Tomaso Albinoni est un musicien qui a vécu à Venise de 1671 à 1751. Beaucoup de ses œuvres ont été perdues dans le bombardement de la ville de Dresde, en Allemagne en 1945. Un musicologue italien refuse d’y croire : Remo Giazotto, biographe du compositeur. Il se rend dans les ruines de la bibliothèque de Dresde et y trouve un petit fragment de papier contenant quelques notes d’Albinoni. Il s’en sert pour composer une œuvre originale, publiée en 1958 : l’Adagio d’Albinoni.
Le véritable compositeur de cette pièce n’est jamais caché : le nom de Giazotto est clairement mentionné sur la partition, baptisée officiellement « Adagio en sol mineur sur deux extraits thématiques et une basse chiffrée de Tomaso Albinoni par Remo Giazzotto”. Le musicologue aurait souhaité faire connaître le musicien dont il était spécialiste.
Il est clair que Giazotto a écrit la pièce mais le doute subsiste sur la réalité des quelques notes qui ont servi de base, prétendument composées par Albinoni : personnes n’a jamais vu ce fameux fragment. Giazzotto n’a pas publié ce qu’il aurait découvert dans les ruines de Dresde avant sa mort en 1998. Les discussions continuent mais le mystère ne sera sans doute jamais éclairci.
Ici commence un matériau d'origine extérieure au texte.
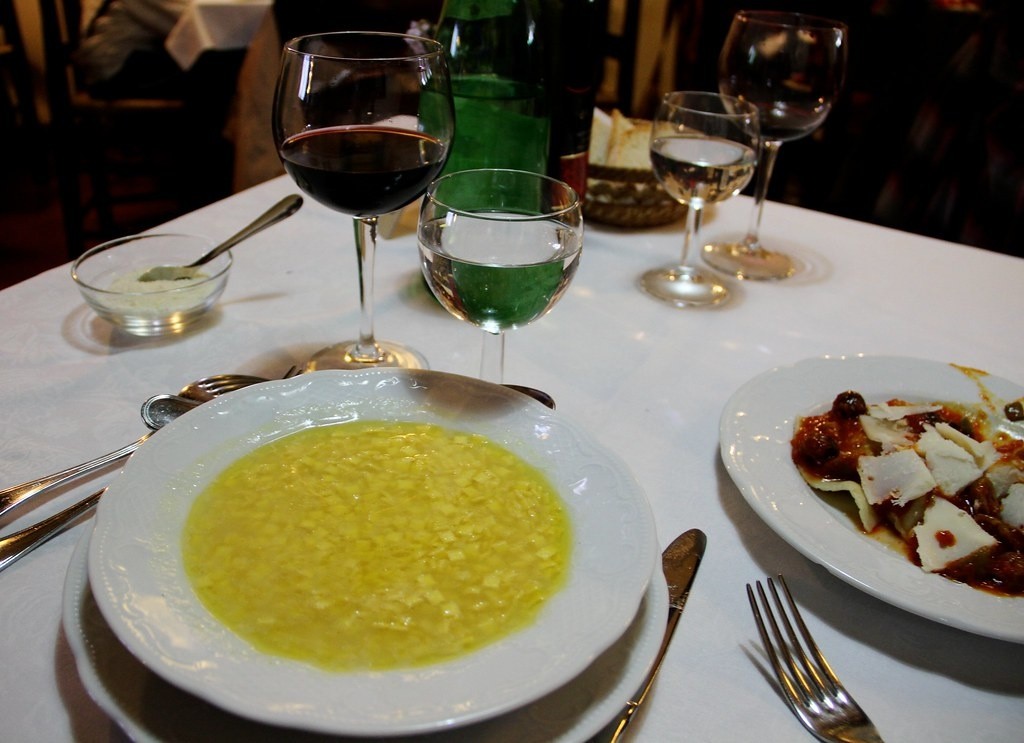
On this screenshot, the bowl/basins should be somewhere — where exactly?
[588,528,708,743]
[71,232,234,337]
Il est probable que le musicologue ait tout écrit lui-même et il a pu s’inspirer de plusieurs morceaux qui contiennent de courts passages ressemblant au thème de l’Adagio : le premier mouvement du Concerto pour Cor numéro 4 de Mozart ; le Concerto pour Alto de Carl Stamitz ; le troisième mouvement de la Sonate pour Piano numéro 31 de Beethoven ou encore du deuxième mouvement du Trio pour Piano numéro 33 de Louise Farrenc, compositrice romantique.
Si le flou perdure alors que dès le début le nom de Giazotto est sur la partition, c’est peut-être parce que le public est habitué mais aussi car il est plus attirant pour les maisons de disques de mettre le nom d’Albinoni sur la couverture de leurs disques plutôt que celui d’un musicologue italien.
La contrefaçon musicale : un exercice intellectuel plutôt qu’une manœuvre pour s’enrichir
Contrairement à d’autres discipline artistiques comme la peinture, la contrefaçon est peu répandue dans la musique, notamment parce qu’il est difficile pour les artistes de s’enrichir avec des œuvres attribuées à des compositeurs tombés dans le domaine public. Il y a toutefois des exemples amusants comme le Concerto pour violon Adélaïde de Wolfgang Amadeus Mozart qui a été joué par l’un des plus grands violonistes du XXème siècle, Yehudi Menuhin :
Mais cette prétendue partition de jeunesse de Mozart, qui aurait été perdue puis retrouvé par le musicien Marius Casadesus dans les années 1930 est en réalité une supercherie entièrement composée par Casadesus. Son frère Henri Casadesus a lui signé, entre autres, des concertos pour alto attribués à Handel ou à Carl Philipp Emanuel Bach. Il s’agit pour eux d’un exercice intellectuel et d’une façon de se moquer des critiques qui se laissent prendre au piège. A la même période, le violoniste Fritz Kreisler mystifie lui aussi les musicologues avec des fausses compositions comme un concerto pour violon qui aurait été écrit par Vivaldi.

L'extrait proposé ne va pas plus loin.